- _AUSGEWÄHLTE PASSAGE_:
* * * * * * *
Die kleine Ich-bin-ich
Falter 08/2022
Nach den YouTubern Michael Buchinger und Dr. Bohl ist es erwartungsgemäß auch der TikTokerin Toxische Pommes gelungen, die Kabarettsäle auf Anhieb zu füllen. Ausverkaufter geht nicht. Die Fans der Internet-Stars heißen nicht umsonst Follower.
In ihrem trotz berechtigtem Bammel vor ihrem allerersten Bühnenauftritt im Mai beeindruckend cool präsentierten Solodebüt „Ketchup, Mayo und Ajvar“ legt die Juristin mit dem genauen Gespür für Anmaßungen und Abwertungen den Fokus auf ihren persönlichen Migrationshintergrund. Die drei Pommes-Saucen ergeben nicht zufällig ein etwas schmieriges Rot-Weiß-Rot mit kräftigem balkanischen Beigeschmack.
* * * * * * *
- _ZU LÖSENDE AUFGABEN_:
**A.** Beantworte anhand der Passage:
(i) Welche beiden YouTuber werden genannt?
(ii) Welchen Beruf hat die TikTokerin Toxische Pommes?
(iii) In welchem Monat hatte sie ihren allerersten Bühnenauftritt?
**B.** Entnimm der Passage bitte den Wortlaut zwischen „In ihrem trotz“ und „kräftigem balkanischen Beigeschmack.“, beide eingeschlossen.
Das Material stammt aus einer anderen Quelle als die Passage.

- _DATENAUSZUG_:
* * * * * * *
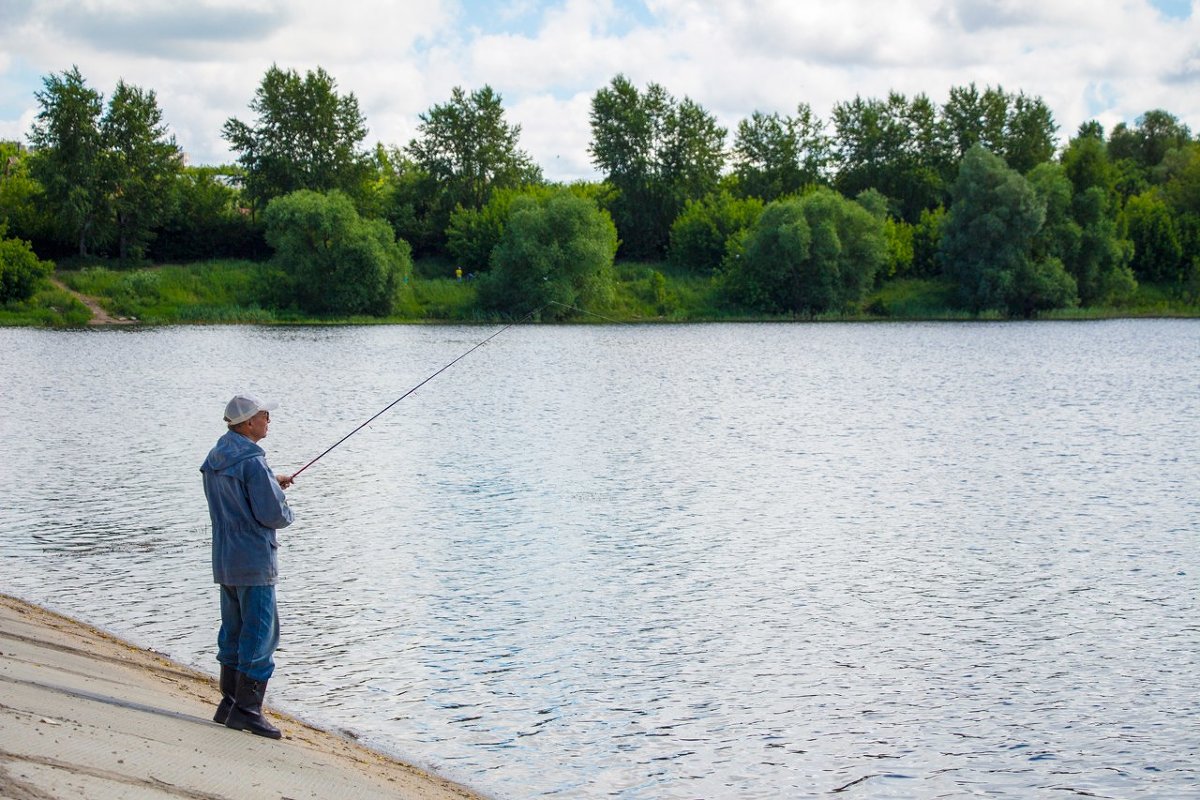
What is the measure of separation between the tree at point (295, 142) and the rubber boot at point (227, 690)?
8493 centimetres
* * * * * * *
- _ANTWORTEN JE AUFGABE_:
**A.**
(i) Michael Buchinger und Dr. Bohl
(ii) Juristin
(iii) Im Mai

**B.**
In ihrem trotz berechtigtem Bammel vor ihrem allerersten Bühnenauftritt im Mai beeindruckend cool präsentierten Solodebüt „Ketchup, Mayo und Ajvar“ legt die Juristin mit dem genauen Gespür für Anmaßungen und Abwertungen den Fokus auf ihren persönlichen Migrationshintergrund. Die drei Pommes-Saucen ergeben nicht zufällig ein etwas schmieriges Rot-Weiß-Rot mit kräftigem balkanischen Beigeschmack.